2020 should see a return from Hicks on the line, taking attention away from Mack. A freed Mack is a dangerous one. Making the situation even more tantalizing is the addition of Robert Quinn, owner of the highest Pass Rush Win Rate in the NFL last season. The Bears should once again be led by a ferocious defense and Mack should be at the forefront of the attack.
One of Pace’s better acquisitions, Allen Robinson spent his first four years catching “hospital balls” from Blake Bortles. Catching passes from Mitchell Trubisky hasn’t been much better, but Robinson has caught 153 of 248 targets for 1,901 yards and 11 touchdowns. That includes his injury-interrupted 2018 when he missed three games.
While 2019 was mostly brutal to the Bears, Robinson put up his best season since 2014, when he put up an 80/1,400/14 line in Jacksonville. His 98 receptions and 1,147 yards rank fifth and eighth all-time for the Bears in a single season. He also caught 63.6 percent of his targets, his highest outside of his one-target, one-catch 2017 season when he tore his ACL.
Robinson’s production despite the Bears quarterbacks (really all of the quarterbacks he has played with) is incredible. Drops affected him early on last year but he finished strong. Perhaps the addition of Nick Foles will help bring some consistency from the quarterback position, but that isn’t a word typically associated with him or Trubisky. We could be in for more of Robinson making a bad passer look better than they are.

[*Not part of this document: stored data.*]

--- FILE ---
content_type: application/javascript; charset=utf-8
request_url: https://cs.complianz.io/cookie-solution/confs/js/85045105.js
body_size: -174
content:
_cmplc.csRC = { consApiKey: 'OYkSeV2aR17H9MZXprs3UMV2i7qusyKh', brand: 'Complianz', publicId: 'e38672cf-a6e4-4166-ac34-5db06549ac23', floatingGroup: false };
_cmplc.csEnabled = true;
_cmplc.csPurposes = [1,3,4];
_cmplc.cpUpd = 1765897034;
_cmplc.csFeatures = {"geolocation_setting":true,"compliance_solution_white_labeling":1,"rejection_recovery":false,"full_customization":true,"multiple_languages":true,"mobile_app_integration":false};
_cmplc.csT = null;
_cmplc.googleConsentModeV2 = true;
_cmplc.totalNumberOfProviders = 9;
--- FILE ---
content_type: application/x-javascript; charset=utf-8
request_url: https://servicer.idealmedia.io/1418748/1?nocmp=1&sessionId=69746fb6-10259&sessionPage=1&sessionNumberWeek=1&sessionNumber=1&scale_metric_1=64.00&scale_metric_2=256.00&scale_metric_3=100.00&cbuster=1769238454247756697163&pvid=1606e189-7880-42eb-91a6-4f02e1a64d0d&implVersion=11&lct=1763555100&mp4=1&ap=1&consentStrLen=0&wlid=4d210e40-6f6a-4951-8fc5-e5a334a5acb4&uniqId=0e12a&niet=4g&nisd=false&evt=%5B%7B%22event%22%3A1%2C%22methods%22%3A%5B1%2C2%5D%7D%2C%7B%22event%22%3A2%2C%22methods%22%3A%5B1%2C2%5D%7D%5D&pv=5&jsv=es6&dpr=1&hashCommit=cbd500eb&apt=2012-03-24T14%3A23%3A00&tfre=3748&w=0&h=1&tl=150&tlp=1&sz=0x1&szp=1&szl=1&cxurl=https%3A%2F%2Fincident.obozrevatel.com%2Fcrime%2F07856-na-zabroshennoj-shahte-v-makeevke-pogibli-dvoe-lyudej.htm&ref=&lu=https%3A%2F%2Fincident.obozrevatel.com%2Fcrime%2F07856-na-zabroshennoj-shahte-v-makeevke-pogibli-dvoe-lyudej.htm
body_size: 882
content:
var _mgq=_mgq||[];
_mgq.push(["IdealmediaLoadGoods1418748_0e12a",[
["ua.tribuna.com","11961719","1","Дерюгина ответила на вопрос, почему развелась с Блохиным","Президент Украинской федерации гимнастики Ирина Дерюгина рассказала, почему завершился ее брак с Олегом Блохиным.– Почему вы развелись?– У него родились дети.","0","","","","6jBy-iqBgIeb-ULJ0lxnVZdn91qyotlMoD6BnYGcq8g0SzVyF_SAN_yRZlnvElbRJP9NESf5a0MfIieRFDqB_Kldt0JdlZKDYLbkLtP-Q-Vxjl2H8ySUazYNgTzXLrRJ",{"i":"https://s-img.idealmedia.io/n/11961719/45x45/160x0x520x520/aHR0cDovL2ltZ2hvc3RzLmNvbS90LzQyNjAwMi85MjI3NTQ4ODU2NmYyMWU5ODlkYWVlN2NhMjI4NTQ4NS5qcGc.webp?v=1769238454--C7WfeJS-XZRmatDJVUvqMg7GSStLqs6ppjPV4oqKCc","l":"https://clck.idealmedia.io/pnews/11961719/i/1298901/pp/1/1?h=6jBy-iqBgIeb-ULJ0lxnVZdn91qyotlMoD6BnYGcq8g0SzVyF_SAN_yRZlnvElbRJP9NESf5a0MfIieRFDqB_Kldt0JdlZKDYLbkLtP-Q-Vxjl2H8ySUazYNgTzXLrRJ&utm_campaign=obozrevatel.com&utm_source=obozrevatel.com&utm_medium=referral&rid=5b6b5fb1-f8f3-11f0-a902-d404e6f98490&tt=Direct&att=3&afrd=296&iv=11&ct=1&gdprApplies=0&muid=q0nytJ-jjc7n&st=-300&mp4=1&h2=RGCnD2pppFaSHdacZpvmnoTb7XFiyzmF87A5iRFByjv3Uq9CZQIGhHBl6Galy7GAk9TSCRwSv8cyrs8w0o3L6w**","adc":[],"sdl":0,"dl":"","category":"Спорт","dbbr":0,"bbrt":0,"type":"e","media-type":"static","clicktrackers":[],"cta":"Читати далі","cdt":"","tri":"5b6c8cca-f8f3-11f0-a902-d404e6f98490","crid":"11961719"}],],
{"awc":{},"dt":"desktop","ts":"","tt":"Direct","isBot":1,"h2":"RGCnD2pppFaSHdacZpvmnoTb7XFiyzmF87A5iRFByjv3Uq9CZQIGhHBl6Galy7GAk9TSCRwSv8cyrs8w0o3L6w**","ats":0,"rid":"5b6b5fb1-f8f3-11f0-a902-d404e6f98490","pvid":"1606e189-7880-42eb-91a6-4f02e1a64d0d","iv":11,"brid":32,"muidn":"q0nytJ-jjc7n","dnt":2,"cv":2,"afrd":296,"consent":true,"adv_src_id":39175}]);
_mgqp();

Last, but certainly not least, is Akiem Hicks. The massive man-eater of Chicago’s interior defensive line came over from the New England Patriots after being one of Pace’s earlier “unearthed gems” with the New Orleans Saints. He has amassed 24 sacks, five forced fumbles, and four recoveries. He’s also disrupted seven passes and, in 2018, ran for a touchdown.
Hicks has not been immune to the uneven nature of the Bears in the last two seasons. After not missing a game over his first three seasons with the Bears, Hicks suffered a severe elbow injury in Week 5 of the 2019 season against the Raiders. His loss was felt immediately as the Raiders ran for 169 yards and three scores, the first of many atypical performances by the defense last season.
Now healthy, Hicks should return to being the interior presence we have come to know him as. His return is arguably the best thing to happen to this defense, as Mack can probably attest. But Hicks will also benefit from Quinn’s addition. The latter can take some of the pass-rushing pressure while the former returns the Bears to their run-stuffing ways up the middle.
2020 Faces of the Chicago Bears
There were a few notable names left off of this list. Defensively, Eddie Jackson and Kyle Fuller have a case to be included. But both had down seasons last year, for one reason or another. Jackson played out of position next to Ha Ha Clinton-Dix while Fuller gave up more completions than usual in his first year under defensive coordinator Chuck Pagano.
The other notable exclusion from the actual list was the quarterback position: Mitchell Trubisky or Nick Foles. That’s just it, though. How can either quarterback be the face of the franchise? There isn’t even a consensus on who should be under center Week 1. If all goes the Bears way, Trubisky will emerge as the face by the end of the season. As it stands, this list, like the actual team, favors the defense.